• CloudVision Event Guide

 
 
Print Friendly, PDF & Email

Contents

Overview

This article identifies some of the common CloudVision Events and provides information regarding the events themselves or references to troubleshoot the underlying cause of the events.

CloudVision Portal Events

Streaming Analytics Error

Explanation: CloudVision encountered an internal error in the streaming analytics process. A common reason for the error could be because a device was upgraded to an EOS version unsupported in the current CloudVision instance. In addition, any known issues will be listed in the CloudVision Portal release notes. If none of the mentioned apply, please collect a copy of cvpi debug and contact Arista TAC to debug the error.

CVE Bug Exposed

Explanation: CloudVision detected a potential CVE on the switches. For more information, please visit https://www.arista.com/en/support/advisories-notices.

Change Control Failed

Explanation: CloudVision encountered a failure for the change control cited. A few common reasons for failure are:

  • An image push task failed, as the target device filesystem is full.
  • An incorrect configuration is being pushed.
  • Management IP is missing from the proposed configurations.
  • A user modified commands via switch CLI while a config push task was in progress.

Please also review the change control logs for information regarding the failure.

Change Control Running

Explanation: This is an informational message confirming the mentioned change control is successfully running.

Change Control Succeeded

Explanation: This is an information message confirming the mentioned change control is successfully updated across the devices.

Clock Not Synchronized

Explanation: An NTP server is not configured on an end device. To resolve the event please ensure a valid NTP server is configured and is effective on the switch.

Anomaly in CloudTracer Latency

Explanation: The cloudtracer latency anomaly event monitors the latency metric between devices and configured hosts. CloudVision detected a deviation in these metrics from the historical bounds. For more information, please visit https://eos.arista.com/toi/cvp-2020-1-0/events/#CloudTracer_Latency_Anomaly_Events.

CVX Disconnection

Explanation: The switch has disconnected from the CVX. Please check if there is connectivity to the CVX nodes and that in a CVX cluster the minimum number of nodes are active. If the issue persists, please contact Arista TAC to debug further.
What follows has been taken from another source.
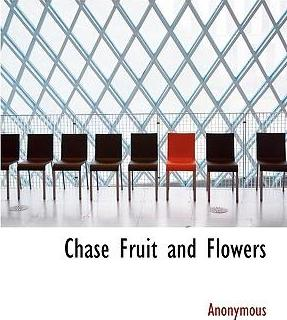 Chase Fruit and Flowers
Low Disk Partition Space Available

Explanation: CloudVision detected that the filesystem space on a device is below the set threshold. To debug possible causes for the same, please visit https://eos.arista.com/troubleshooting-filesystem-full-issues/.
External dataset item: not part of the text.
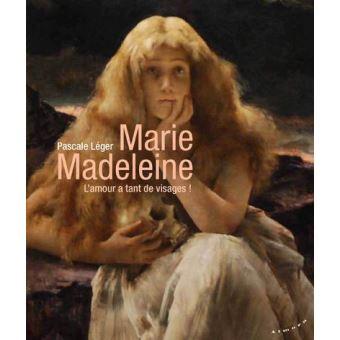 Marie-Madeleine l'amour a tant de visages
Disk Partition Usage Approaching Threshold

Explanation: This is a proactive event predicting that the filesystem on the flagged device could be full in 24  hours. To debug possible causes for the file system filling up, please visit https://eos.arista.com/troubleshooting-filesystem-full-issues/.
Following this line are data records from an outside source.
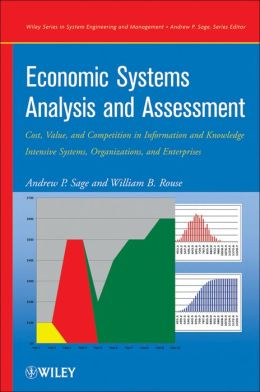 Economic Systems Analysis and Assessment: Intensive Systems, Organizations,and Enterprises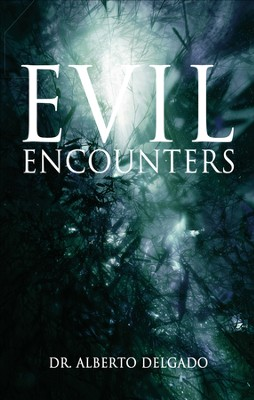 Evil Encounters - eBook  -     By: Dr. Alberto Delgado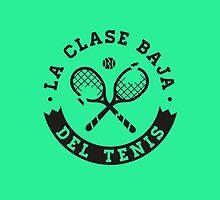 La Clase Baja Del Tenis (Black) by abelrincon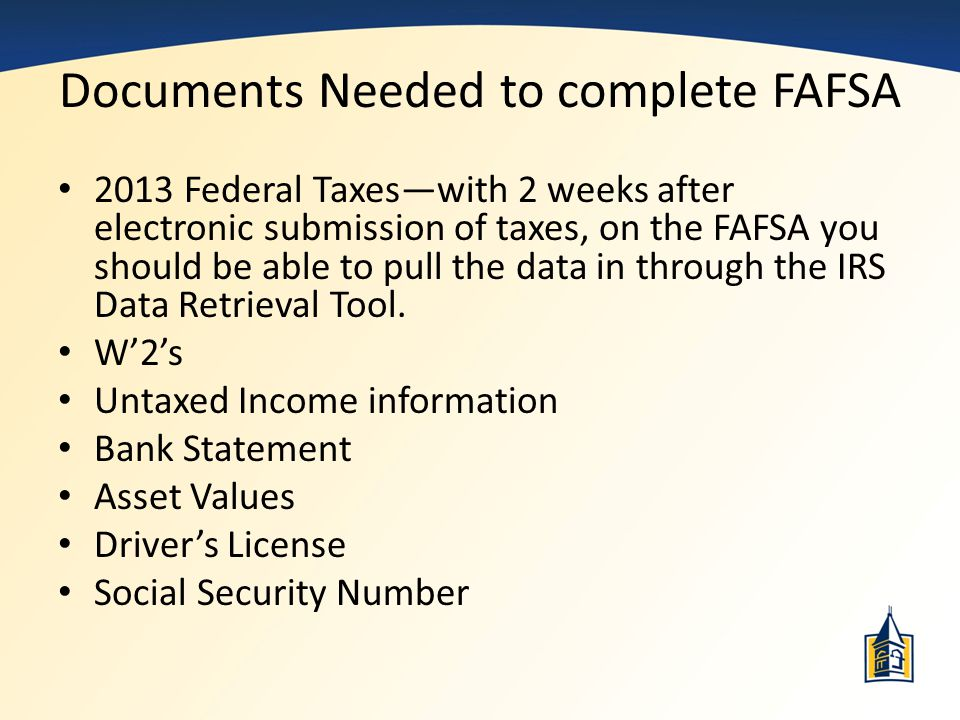 Documents Needed to complete FAFSA 2013 Federal Taxes—with 2 weeks after electronic submission of taxes, on the FAFSA you should be able to pull the d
Packet Loss Detected for CloudTracer Host

Explanation: CloudVision detected a CloudTracer packet loss metric greater than the threshold set. The default threshold generates a WARNING event if there is a 5% packet loss for longer than 30 seconds, and an ERROR event if there is a 50% packet loss for longer than 30 seconds. For more information, please visit https://eos.arista.com/toi/cvp-2020-1-0/events/#CloudTracer_Packet_Loss_events.

High CPU Load

Explanation: CloudVision detected a high load average on the device. For more information on understanding CPU load average, please visit https://eos.arista.com/troubleshooting-high-cpu-utilization/#4_How_to_identify_average_load_on_an_Arista_switch.

High CPU Utilization

Explanation: The total CPU utilization of the device exceeds the set threshold.

High QSFP DOM Temperature

Explanation: The DOM temperature of the QSFP exceeded the threshold set on the module.

High QSFP DOM Voltage

Explanation: The DOM voltage of the QSFP exceeded the threshold set on the module.

High SFP DOM Temperature

Explanation: The DOM temperature of the SFP exceeded the threshold set on the module.

High SFP DOM Voltage

Explanation: The DOM voltage of the SFP exceeded the threshold set on the module.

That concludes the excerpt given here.